【完】STRAY CAT



青ざめていく男たち。

それでも「んなのはったりだろ!」と声を上げるのはせめてもの足掻きらしい。……困った、な。



「はったりだと思うなら、」



試す?と。できるだけ余裕げに見えるようにスマホを取り出す。どこからか、パトカーのサイレンの音が聞こえてきた。

……ああ、ハセが出てこないと思ったら、警察に連絡してくれてたのか。



「や、やってみろよ……」



「その必要はねえよ」



電話をかけるフリなら、できる。

でも実際に電話はできない。……だってわたしが言った「恭」の連絡先は、スマホに入ってない。
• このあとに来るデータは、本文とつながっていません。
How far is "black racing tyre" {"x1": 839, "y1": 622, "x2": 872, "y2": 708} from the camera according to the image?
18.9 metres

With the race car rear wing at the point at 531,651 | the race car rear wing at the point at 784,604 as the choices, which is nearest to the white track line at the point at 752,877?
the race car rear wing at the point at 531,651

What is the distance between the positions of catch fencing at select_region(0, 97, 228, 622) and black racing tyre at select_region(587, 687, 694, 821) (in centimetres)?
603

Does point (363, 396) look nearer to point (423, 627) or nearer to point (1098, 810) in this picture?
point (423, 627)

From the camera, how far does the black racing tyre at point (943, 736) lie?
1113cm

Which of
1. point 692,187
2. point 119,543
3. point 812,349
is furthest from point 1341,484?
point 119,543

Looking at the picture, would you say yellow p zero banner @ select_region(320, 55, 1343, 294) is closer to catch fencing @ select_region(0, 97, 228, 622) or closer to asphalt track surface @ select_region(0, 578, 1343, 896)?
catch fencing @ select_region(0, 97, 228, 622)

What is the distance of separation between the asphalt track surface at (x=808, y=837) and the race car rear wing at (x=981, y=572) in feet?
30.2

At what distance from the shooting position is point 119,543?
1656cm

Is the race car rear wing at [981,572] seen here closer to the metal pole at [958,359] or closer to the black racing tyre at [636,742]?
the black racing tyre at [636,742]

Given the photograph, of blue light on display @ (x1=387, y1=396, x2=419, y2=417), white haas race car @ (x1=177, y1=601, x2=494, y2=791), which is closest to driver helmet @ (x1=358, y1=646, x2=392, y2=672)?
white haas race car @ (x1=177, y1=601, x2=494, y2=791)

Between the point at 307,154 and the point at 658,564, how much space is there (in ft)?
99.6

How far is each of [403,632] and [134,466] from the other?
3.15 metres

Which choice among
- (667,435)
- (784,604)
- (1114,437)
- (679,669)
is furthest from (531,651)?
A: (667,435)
だからせめて警察が来るまでの時間稼ぎでもしようと思っていたら、背後から聞こえてきた声。

ばっと振り返れば、静かに歩み寄ってくるひとりの男。




「恭に連絡する必要はない」



綺麗な顔をした、黒髪の男。

わたしは、その人の名前を、知ってる。



「あすみ……」



恭が、そう呼んでた男の人。

写真でしか見たことがないけど、そう、彼は。



「あすみ!? こいつ、御倉(みくら)……!

っ、おい、どうすんだよ!藍華の総長相手にして勝てるわけねえだろ!?」



「っ、んなこと言ったって……!

ったく仕方ねえ、今回は逃げんぞ!」



負け犬よろしく、「覚えてろよ!」と吐き捨てて逃げるように去っていく5人組。

藍華総長こと御倉あすみは、それを追うこともせず、ただ面倒そうにため息をついただけだった。